#### PASSAGE SHOWN
All along, Ashour was also a teacher. This other career seemed to mean, for her, that she lacked some of the emotional freedom enjoyed by her husband and son. In Specters, Ashour’s husband and son deliver passionate poetic recitations in the family home, “shouting, swaying, arms flying, hands gesturing, fingers forming pictures in the air…” On the other hand, Ashour likens herself to her grandfather, who was also a professor. “[A]nd I know what it means for a person to be a teacher: it is as if something about the profession constricts the spirit.”
Ashour wrote her half-autobiography at nearly the same time her husband wrote his. But Specters doesn’t paint a picture of Ashour’s life in the same way I Saw Ramallah sketches Barghouti’s. Instead, she both conceals and reveals by moving between the “real” stories of her own life and the fictional ones of a character named Shagar.
In the book, Ashour asks: “[W]hy did Shagar come to me when I started out writing about myself?” Perhaps it’s because Shagar is able to do things–such as to imagine caning a student, to scream at a dean, or to cut her phone cord and drive off into the night–that Radwa could never allow herself to do.
Ultimately, Shagar is the more powerful character. Yet the book’s twin protagonists share a great deal: Dr. Shagar Abdel Ghaffar and Dr. Radwa Ashour were born in the same year; they both became university professors; they both shared an interest in Palestine. Unlike many around her, Shagar cared deeply about her students. Ashour doesn’t write directly about her students, but they are perhaps reflected in Dr. Shagar’s.
According to a former student of Ashour’s, the novelist Rehab Bassem, “She was nearly the only professor who talked to us ‘normally’…she didn't patronize us, she didn't think us stupid. She was teaching us, listening to us, and she made me fall in love with every single [author] she mentioned. … She made me feel that the things she was teaching us were reachable, tangible, could be grasped and understood and discussed.”
As she taught, Ashour continued to write, edit, and participate in Egypt’s cultural life. To all appearances, she had overcome her fear of whether or not she was a real writer.
But it was only very recently that Ashour finally tackled a topic she’s been circling for years: the 1948 nakba (catastrophe). Palestine has been a presence in many of Ashour’s works. While the Gulf War was the Granada trilogy’s ostensible inspiration, critics saw Palestine in it, and Ashour suggests that they might be right. Specters addresses the Dar Yassein massacre. A Part of Europe, published in 2003, has an Israeli character who asserts that, "Israel is a nakba for the Jews.”
Yet it wasn’t until her 2010 novel, Tantoureya, that Ashour directly wrote about the topic that had been needling her for decades. Again, it was perhaps illness that forced Ashour’s hand.
The author told Al-Masry Al-Youm last year, “I have wanted to write about the nakba for years, and now that I am past 60, I want to achieve what I want before I depart this life.”
Ashour’s health problems also sidelined her during Egypt’s 25 January revolution. It was only at the end of February, following two months in treatment and several surgeries, that she was able to leave the hospital. But, according to her husband, she remained strong.
The influence of Ashour’s work on successive generations of Egyptian writers is yet to be reckoned. Perhaps, post-25 January , younger authors will return for inspiration to more socio-political novels like Ashour’s and Sonallah Ibrahim’s. Nineties-generation author Mansoura Ezz Eldin said that she hasn’t drawn directly from Ashour’s work. But, Ezz Eldin said, “I really admire her personality. She is like a candle that inspires others, as a human being and as a professor.”

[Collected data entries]

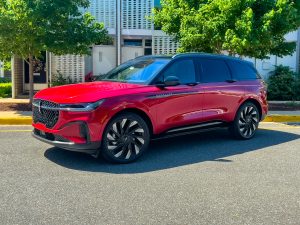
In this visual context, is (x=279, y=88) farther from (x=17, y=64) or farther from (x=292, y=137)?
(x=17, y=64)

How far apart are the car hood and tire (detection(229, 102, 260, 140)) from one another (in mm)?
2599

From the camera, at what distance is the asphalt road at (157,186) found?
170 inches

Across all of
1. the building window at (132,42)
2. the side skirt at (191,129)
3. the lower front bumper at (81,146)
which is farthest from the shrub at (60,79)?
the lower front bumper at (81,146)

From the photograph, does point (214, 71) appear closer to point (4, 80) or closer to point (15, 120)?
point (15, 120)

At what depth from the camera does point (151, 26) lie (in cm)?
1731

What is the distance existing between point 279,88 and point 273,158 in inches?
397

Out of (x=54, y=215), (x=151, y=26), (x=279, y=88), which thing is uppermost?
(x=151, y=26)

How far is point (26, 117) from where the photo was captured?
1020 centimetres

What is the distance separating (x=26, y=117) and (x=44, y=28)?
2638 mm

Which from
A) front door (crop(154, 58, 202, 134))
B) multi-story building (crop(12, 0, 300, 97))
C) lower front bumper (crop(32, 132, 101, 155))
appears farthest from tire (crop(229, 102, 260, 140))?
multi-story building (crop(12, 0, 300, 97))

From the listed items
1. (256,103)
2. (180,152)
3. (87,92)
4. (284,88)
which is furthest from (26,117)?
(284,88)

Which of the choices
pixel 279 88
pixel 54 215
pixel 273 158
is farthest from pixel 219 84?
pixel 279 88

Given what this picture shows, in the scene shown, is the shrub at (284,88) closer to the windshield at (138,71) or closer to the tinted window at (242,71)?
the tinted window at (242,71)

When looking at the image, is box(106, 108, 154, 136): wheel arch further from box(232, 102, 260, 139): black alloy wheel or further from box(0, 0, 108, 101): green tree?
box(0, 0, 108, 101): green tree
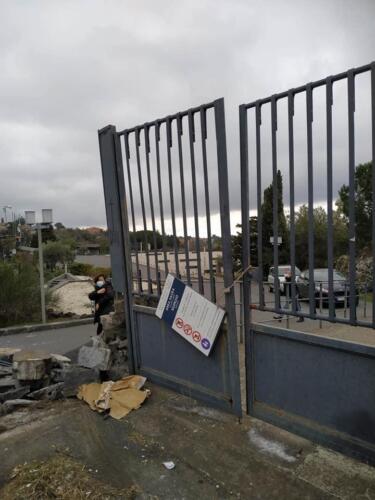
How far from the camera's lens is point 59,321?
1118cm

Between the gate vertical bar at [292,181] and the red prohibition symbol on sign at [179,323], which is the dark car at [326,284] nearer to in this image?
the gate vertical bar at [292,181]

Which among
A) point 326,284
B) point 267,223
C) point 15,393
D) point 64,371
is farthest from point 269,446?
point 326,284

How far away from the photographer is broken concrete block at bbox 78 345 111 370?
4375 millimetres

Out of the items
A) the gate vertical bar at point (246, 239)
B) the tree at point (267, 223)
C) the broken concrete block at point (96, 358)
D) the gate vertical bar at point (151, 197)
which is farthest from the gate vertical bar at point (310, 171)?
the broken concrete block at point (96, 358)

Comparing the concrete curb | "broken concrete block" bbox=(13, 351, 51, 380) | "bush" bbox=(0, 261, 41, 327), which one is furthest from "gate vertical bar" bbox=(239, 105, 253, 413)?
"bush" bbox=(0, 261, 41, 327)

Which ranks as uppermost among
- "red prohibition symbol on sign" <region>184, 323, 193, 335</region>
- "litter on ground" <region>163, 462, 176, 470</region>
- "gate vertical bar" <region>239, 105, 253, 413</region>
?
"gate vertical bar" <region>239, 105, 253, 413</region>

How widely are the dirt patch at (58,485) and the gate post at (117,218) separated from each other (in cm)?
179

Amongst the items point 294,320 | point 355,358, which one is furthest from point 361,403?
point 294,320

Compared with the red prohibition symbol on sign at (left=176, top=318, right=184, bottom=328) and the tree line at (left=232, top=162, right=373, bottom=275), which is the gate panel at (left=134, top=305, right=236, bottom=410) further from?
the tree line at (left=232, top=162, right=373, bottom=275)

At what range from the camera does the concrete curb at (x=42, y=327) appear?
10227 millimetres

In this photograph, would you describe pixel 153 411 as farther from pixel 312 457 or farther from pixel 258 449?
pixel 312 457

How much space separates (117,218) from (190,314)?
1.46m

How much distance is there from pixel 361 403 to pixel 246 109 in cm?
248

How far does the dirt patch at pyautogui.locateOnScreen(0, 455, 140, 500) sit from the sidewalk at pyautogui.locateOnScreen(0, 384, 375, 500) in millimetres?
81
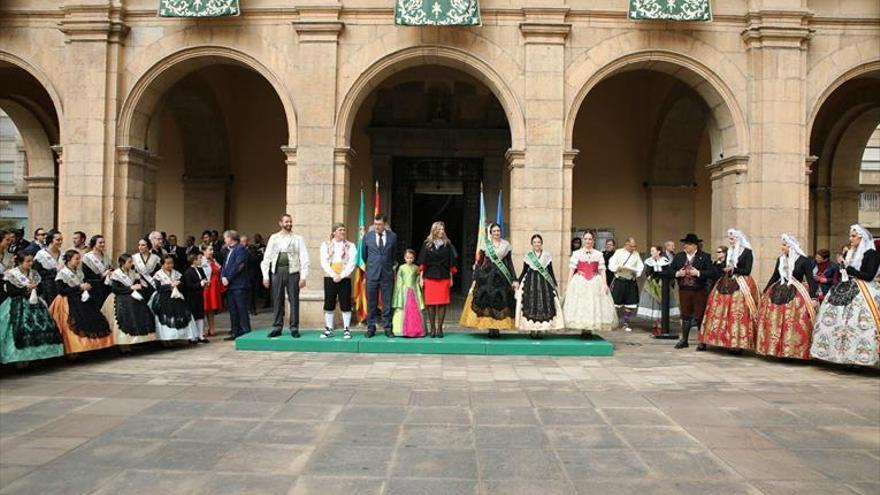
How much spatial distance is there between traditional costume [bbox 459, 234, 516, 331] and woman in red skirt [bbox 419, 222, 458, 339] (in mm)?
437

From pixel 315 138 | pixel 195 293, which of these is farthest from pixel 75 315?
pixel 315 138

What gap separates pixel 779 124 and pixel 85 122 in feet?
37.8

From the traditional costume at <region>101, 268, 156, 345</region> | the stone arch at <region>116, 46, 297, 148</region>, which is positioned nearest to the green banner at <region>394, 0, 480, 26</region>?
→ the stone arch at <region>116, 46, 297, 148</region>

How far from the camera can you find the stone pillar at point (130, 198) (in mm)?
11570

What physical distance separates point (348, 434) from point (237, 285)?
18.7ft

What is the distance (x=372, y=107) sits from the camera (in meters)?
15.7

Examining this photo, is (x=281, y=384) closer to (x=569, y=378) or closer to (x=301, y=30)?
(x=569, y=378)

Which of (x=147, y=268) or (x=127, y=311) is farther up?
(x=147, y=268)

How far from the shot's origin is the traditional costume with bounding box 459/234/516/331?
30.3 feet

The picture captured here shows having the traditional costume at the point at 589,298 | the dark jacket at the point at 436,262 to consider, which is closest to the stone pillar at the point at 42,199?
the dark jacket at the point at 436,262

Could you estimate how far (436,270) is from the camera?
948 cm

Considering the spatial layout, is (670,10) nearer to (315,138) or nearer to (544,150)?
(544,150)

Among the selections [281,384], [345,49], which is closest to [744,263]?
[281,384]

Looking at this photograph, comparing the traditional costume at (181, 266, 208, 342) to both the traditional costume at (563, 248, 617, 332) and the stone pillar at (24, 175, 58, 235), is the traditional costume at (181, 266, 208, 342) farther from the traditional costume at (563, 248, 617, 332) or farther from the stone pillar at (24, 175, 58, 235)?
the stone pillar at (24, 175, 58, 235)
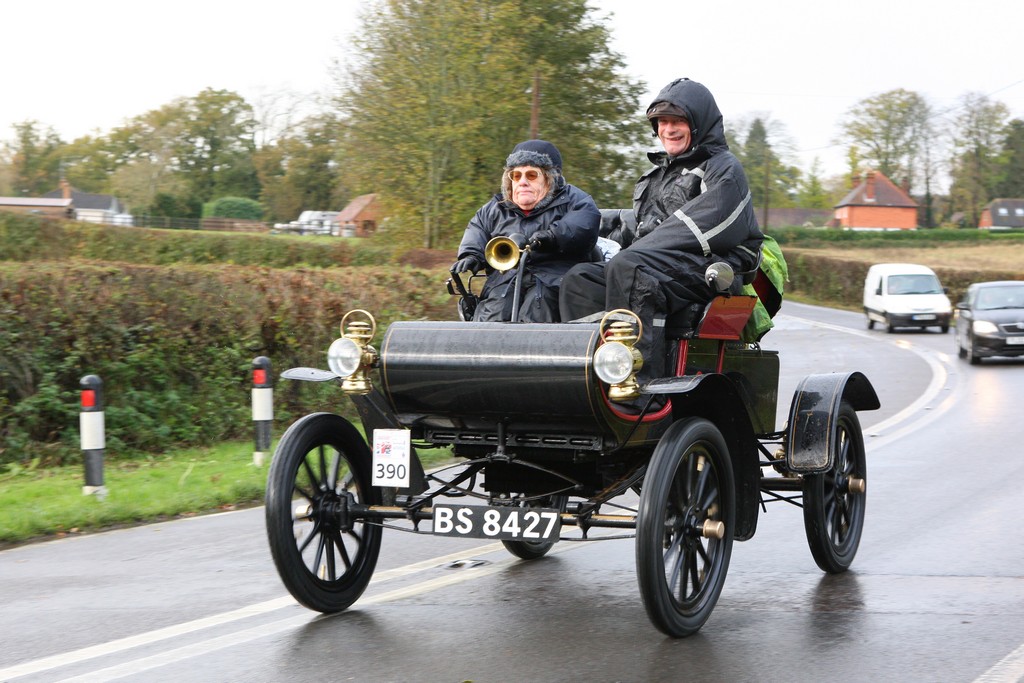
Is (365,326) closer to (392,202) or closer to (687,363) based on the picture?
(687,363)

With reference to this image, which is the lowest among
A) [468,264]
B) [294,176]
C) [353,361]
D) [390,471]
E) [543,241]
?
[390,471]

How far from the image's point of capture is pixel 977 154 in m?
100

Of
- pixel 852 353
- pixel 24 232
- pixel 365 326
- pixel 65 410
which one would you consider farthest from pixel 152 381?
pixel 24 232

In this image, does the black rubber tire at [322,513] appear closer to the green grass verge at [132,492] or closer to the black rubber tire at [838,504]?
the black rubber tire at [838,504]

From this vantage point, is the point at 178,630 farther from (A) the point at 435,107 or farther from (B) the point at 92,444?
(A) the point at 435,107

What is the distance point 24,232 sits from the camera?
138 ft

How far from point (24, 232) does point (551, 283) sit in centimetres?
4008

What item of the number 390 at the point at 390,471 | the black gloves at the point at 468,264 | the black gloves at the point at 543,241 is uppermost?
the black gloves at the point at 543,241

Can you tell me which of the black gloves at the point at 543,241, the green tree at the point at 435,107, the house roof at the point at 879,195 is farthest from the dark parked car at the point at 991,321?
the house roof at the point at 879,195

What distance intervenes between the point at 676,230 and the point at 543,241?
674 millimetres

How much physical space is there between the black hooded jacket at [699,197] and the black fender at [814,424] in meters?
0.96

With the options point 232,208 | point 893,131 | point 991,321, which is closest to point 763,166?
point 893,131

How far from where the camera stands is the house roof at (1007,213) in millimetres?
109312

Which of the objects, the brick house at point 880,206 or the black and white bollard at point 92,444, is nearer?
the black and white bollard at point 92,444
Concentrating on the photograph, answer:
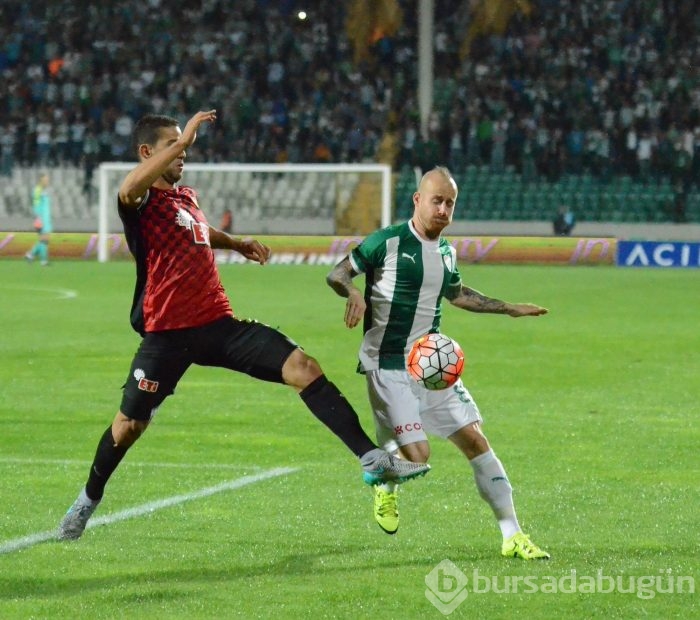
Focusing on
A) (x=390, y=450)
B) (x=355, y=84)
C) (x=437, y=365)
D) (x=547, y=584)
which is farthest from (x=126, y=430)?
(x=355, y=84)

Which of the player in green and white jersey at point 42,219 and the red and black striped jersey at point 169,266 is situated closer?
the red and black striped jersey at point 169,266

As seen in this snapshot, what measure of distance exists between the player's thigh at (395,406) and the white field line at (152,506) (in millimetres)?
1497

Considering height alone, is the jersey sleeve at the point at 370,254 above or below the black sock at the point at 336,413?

#### YOUR OBJECTIVE
Decide whether each statement agrees with the passage on Radwa Ashour, answering yes or no and quoting the words from the passage that settle it: (a) Tantoureya was published in 2010. (b) Ashour wrote her half-autobiography well after her husband wrote his. (c) Dr. Shagar Abdel Ghaffar and Dr. Radwa Ashour were born in different years. The collected data entries are separate material, independent of the passage on Radwa Ashour.

#### RESPONSE
(a) Yes: "her 2010 novel, Tantoureya"
(b) No: "Ashour wrote her half-autobiography at nearly the same time her husband wrote his"
(c) No: "Dr. Shagar Abdel Ghaffar and Dr. Radwa Ashour were born in the same year"